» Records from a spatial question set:
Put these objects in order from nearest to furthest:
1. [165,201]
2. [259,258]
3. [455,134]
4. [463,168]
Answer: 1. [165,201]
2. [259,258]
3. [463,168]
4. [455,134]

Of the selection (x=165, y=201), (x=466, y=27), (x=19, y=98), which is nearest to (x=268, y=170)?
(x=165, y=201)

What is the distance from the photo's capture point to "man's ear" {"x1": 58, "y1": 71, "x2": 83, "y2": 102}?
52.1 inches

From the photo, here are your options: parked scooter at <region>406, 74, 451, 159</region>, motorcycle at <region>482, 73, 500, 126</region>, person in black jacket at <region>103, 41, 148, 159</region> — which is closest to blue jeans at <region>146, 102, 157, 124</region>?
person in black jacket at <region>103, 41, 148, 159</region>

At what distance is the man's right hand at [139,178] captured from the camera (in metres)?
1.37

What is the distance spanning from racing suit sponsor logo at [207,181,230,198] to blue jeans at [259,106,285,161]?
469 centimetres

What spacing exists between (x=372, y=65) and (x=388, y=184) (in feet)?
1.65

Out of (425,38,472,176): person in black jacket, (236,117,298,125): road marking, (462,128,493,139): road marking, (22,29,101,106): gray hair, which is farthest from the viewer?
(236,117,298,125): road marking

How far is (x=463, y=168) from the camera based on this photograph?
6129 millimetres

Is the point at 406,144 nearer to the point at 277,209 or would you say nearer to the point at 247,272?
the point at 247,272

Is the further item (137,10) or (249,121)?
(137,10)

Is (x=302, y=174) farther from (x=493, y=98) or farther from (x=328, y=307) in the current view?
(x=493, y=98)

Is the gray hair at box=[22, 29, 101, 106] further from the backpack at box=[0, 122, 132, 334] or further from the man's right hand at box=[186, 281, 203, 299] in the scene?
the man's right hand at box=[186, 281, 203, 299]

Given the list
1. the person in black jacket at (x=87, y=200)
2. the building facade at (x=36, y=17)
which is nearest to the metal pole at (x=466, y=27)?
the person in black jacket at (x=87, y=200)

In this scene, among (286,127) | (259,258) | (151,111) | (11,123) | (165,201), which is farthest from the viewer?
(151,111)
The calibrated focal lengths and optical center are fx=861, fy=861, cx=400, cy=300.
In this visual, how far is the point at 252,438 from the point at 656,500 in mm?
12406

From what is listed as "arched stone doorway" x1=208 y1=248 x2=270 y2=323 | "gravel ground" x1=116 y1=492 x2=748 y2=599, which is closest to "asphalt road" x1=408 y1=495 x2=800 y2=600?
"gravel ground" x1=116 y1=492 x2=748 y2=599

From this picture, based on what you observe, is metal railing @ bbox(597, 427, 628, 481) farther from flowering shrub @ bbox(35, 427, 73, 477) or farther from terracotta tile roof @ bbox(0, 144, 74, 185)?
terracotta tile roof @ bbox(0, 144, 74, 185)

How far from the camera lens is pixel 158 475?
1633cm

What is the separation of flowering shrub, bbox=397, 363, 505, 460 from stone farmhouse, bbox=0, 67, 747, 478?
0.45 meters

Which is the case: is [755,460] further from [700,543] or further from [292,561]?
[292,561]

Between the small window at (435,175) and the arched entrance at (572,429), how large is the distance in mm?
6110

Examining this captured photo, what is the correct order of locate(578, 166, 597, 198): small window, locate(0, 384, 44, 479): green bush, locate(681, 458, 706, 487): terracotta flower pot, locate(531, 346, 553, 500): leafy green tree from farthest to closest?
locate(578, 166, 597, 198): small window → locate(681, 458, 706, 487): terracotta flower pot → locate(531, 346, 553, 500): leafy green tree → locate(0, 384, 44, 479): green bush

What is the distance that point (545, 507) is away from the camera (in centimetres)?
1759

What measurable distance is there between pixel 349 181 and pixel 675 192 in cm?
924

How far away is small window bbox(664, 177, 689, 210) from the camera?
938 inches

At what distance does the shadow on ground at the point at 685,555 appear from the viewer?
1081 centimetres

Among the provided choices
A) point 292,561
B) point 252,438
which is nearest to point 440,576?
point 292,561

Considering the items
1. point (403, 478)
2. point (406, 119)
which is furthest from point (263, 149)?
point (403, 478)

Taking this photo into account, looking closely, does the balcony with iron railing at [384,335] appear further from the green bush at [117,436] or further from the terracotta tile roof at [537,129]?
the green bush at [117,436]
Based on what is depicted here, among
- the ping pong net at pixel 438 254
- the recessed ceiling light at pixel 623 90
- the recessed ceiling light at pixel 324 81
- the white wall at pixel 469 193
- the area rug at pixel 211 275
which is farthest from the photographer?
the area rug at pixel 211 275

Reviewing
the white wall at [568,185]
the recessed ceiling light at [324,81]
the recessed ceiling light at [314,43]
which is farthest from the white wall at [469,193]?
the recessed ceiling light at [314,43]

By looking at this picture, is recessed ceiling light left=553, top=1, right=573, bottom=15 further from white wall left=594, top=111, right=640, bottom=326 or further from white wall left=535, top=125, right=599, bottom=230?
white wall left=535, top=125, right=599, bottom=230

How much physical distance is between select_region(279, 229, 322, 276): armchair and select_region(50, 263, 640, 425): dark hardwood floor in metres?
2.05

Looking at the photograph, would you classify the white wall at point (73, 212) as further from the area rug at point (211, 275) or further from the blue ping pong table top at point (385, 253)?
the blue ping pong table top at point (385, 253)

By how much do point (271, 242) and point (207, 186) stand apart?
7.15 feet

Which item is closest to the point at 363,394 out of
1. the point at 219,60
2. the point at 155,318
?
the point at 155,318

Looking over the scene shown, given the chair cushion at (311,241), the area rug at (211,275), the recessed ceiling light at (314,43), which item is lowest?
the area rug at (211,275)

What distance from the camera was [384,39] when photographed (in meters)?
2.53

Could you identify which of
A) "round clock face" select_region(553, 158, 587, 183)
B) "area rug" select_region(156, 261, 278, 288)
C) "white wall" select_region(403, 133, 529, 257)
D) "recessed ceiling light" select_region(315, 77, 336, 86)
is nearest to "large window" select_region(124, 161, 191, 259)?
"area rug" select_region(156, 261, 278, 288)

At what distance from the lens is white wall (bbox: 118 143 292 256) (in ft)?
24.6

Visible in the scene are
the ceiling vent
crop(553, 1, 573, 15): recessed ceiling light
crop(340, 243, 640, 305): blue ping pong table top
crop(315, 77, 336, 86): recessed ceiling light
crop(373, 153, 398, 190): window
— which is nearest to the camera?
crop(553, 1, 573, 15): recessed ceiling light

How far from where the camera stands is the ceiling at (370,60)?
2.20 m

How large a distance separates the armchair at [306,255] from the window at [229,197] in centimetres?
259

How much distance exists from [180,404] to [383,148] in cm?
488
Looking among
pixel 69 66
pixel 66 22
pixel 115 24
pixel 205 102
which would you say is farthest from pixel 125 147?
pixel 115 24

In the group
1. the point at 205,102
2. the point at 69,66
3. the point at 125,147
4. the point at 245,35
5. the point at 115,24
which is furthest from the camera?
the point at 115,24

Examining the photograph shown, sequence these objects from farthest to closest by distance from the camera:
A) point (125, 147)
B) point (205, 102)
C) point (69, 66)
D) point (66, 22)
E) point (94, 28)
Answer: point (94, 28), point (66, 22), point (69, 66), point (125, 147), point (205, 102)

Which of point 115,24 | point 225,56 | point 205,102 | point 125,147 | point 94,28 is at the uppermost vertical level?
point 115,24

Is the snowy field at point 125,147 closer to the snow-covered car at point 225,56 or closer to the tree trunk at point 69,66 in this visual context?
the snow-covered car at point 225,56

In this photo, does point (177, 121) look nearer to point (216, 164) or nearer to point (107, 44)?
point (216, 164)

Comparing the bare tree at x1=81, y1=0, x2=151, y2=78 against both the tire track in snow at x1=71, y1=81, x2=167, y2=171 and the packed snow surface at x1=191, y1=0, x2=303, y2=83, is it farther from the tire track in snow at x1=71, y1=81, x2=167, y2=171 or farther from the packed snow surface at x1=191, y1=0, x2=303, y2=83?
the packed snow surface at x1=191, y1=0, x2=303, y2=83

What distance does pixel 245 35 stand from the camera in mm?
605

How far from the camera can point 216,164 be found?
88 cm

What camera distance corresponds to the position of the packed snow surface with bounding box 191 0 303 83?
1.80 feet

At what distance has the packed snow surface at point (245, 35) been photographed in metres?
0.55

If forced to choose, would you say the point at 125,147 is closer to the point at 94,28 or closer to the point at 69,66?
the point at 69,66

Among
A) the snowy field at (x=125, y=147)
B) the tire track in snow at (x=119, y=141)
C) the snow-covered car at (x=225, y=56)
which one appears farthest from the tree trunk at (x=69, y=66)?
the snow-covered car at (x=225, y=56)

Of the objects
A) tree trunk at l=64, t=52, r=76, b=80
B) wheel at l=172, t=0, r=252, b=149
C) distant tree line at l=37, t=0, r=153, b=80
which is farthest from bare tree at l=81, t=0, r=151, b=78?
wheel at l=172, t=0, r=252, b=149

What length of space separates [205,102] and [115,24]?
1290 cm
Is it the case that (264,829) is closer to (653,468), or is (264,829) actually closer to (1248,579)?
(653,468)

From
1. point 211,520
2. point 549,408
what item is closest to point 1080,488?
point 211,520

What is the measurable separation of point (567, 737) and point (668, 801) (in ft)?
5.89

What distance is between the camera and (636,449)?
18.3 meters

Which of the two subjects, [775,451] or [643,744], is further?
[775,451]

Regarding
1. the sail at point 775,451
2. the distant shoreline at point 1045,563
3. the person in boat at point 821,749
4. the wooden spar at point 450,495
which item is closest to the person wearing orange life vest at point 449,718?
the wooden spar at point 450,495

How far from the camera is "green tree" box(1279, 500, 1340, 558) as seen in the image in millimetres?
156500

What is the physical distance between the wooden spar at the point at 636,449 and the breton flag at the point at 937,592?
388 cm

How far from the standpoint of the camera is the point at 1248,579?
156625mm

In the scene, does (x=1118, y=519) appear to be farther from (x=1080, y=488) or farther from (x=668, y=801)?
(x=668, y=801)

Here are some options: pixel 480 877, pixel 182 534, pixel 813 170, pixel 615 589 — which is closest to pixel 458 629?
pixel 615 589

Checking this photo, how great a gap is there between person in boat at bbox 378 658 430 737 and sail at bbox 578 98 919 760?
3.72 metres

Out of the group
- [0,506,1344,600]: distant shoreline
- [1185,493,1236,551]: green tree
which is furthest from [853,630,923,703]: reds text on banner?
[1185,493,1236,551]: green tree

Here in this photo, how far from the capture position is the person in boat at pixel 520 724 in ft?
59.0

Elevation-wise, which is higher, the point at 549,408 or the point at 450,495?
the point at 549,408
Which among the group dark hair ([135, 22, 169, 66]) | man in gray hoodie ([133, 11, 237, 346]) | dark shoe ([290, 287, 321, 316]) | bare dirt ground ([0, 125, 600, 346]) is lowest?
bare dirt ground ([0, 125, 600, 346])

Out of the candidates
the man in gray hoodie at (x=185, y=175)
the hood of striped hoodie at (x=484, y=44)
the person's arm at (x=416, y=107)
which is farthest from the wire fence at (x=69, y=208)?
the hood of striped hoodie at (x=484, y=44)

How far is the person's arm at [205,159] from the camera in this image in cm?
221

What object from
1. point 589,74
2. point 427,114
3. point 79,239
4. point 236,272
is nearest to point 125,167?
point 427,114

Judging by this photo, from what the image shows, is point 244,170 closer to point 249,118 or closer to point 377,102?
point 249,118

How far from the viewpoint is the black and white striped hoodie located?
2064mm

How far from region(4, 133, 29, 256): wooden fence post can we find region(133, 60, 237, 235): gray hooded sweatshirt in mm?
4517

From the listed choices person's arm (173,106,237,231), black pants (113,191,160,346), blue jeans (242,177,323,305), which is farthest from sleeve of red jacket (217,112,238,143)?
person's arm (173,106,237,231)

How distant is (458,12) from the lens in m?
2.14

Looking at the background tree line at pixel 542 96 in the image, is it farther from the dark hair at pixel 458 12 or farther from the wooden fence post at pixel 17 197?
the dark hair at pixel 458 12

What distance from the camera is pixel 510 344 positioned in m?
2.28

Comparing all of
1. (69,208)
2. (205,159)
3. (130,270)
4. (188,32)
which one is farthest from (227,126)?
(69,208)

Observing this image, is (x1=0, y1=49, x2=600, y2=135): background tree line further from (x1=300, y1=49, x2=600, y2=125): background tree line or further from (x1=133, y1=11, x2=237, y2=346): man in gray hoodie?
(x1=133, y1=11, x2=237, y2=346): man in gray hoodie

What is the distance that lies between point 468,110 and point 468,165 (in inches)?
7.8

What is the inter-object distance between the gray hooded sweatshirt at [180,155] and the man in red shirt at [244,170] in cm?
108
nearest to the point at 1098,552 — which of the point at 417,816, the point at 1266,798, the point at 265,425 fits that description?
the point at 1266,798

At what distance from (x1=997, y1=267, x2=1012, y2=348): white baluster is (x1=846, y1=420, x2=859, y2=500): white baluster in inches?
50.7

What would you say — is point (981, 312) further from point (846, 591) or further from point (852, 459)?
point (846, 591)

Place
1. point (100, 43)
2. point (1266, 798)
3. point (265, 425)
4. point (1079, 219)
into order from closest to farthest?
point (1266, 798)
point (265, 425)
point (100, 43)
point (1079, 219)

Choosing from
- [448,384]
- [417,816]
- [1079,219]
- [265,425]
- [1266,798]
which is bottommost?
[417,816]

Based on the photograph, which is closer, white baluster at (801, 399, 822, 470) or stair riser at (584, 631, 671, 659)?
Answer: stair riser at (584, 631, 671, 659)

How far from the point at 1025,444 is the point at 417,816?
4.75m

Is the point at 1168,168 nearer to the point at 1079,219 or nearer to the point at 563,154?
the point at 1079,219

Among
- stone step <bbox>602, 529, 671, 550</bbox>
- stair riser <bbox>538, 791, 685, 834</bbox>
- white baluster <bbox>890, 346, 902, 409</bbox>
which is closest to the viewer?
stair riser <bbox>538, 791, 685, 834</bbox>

» Instructions to follow:
With the line containing "Observing this image, is" as the first and the last line of the records as the final one, print exactly the lines in that span.

» Solution for this exercise:
Observing this image, is (x1=0, y1=49, x2=600, y2=135): background tree line further from (x1=300, y1=49, x2=600, y2=125): background tree line or further from (x1=133, y1=11, x2=237, y2=346): man in gray hoodie?
(x1=133, y1=11, x2=237, y2=346): man in gray hoodie

What is the distance that lies between point 468,110 and point 468,165 (in inches)?
7.8

What is the inter-object distance between the gray hooded sweatshirt at [180,155] and the man in red shirt at [244,170] in cm?
108
nearest to the point at 1098,552 — which of the point at 417,816, the point at 1266,798, the point at 265,425 fits that description?
the point at 1266,798

At what distance from (x1=997, y1=267, x2=1012, y2=348): white baluster is (x1=846, y1=420, x2=859, y2=500): white baluster in inches?
50.7

What would you say — is point (981, 312) further from point (846, 591) or further from point (852, 459)?
point (846, 591)

Place
1. point (100, 43)
2. point (1266, 798)
3. point (265, 425)
4. point (1079, 219)
into order from closest to farthest?
point (1266, 798)
point (265, 425)
point (100, 43)
point (1079, 219)

Choosing from
- [448,384]
- [417,816]
- [1079,219]
- [265,425]
- [1266,798]
which is bottommost?
[417,816]

Based on the photograph, which is closer, white baluster at (801, 399, 822, 470) or stair riser at (584, 631, 671, 659)?
Answer: stair riser at (584, 631, 671, 659)

How far from the point at 1025,444 is the point at 417,816?
4.75m

Is the point at 1168,168 nearer to the point at 1079,219 or nearer to the point at 563,154?
the point at 1079,219

Among
- stone step <bbox>602, 529, 671, 550</bbox>
- stair riser <bbox>538, 791, 685, 834</bbox>
- white baluster <bbox>890, 346, 902, 409</bbox>
which is closest to the viewer?
stair riser <bbox>538, 791, 685, 834</bbox>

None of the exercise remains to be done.